Eisen was born in Edo into the Ikeda family, the son of a noted calligrapher. His father, the samurai Ikeda Masahei Shigeharu, was a painter of the Kanō school as well as a talented calligrapher; Eisen's own birth name was Ikeda Yoshinobu, with the common name Zenjirō, and over his career he used numerous gō including Kokushunrō, Koizumi, Ippitsuan Kakō, Fusen Ichiin, Mumei'an and Insai Hakusui. He was apprenticed to Kanō Hakkeisai, from whom he took the name Keisai, and after the death of his father he studied under Kikukawa Eizan.
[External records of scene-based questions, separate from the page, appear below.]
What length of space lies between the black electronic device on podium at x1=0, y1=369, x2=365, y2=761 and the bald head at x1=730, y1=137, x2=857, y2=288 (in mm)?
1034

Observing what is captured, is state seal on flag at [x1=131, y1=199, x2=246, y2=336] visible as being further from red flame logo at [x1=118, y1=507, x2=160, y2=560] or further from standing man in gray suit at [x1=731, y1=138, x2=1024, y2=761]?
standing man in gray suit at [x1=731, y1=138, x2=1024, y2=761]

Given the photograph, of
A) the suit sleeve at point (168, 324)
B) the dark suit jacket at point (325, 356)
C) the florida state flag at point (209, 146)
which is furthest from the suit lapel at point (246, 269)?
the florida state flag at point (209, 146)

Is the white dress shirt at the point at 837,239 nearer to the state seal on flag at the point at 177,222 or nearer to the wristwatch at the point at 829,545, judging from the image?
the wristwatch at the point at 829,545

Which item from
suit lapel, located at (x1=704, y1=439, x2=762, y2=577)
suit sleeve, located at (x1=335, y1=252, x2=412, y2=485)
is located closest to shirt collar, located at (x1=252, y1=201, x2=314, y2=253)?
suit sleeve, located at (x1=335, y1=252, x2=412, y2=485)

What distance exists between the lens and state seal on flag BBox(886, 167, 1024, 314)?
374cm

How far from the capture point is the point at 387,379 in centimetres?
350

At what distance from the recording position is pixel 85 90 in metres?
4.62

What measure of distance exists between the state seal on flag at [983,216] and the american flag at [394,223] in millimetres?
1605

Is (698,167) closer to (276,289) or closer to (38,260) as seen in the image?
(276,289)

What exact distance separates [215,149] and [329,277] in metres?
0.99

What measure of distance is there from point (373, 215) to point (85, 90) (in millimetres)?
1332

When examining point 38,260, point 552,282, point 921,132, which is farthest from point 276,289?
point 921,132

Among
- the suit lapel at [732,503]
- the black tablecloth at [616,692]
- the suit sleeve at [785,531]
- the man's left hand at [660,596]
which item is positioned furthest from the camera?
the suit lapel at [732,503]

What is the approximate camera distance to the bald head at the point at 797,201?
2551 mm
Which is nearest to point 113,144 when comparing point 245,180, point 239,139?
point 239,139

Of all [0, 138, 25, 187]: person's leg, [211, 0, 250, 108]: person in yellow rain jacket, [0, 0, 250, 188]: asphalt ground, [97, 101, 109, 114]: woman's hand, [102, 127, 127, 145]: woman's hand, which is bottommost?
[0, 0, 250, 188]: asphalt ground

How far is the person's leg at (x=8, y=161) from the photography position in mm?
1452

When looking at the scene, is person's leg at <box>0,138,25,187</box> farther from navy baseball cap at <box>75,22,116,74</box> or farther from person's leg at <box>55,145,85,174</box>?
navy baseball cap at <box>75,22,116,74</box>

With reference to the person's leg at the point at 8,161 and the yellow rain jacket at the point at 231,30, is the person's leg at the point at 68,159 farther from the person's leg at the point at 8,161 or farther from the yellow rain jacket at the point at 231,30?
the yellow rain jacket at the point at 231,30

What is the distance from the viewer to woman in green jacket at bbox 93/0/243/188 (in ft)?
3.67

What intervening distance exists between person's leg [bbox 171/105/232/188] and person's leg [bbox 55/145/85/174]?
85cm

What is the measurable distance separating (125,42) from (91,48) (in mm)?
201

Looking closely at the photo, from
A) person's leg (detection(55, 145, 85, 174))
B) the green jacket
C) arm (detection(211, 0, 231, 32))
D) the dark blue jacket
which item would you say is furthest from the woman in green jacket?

His initial works reflected the influence of his mentor, but he soon developed his own style.

He produced a number of surimono (prints that were privately issued), erotic prints, and landscapes, including The Sixty-nine Stations of the Kiso Kaidō. Eisen designed the series' first eleven prints, working in a Kanō-influenced style, before Hiroshige took over its completion shortly before 1843; as there is no evidence that either artist actually travelled the Kiso Kaidō route, both are thought to have based their designs on printed travel guides.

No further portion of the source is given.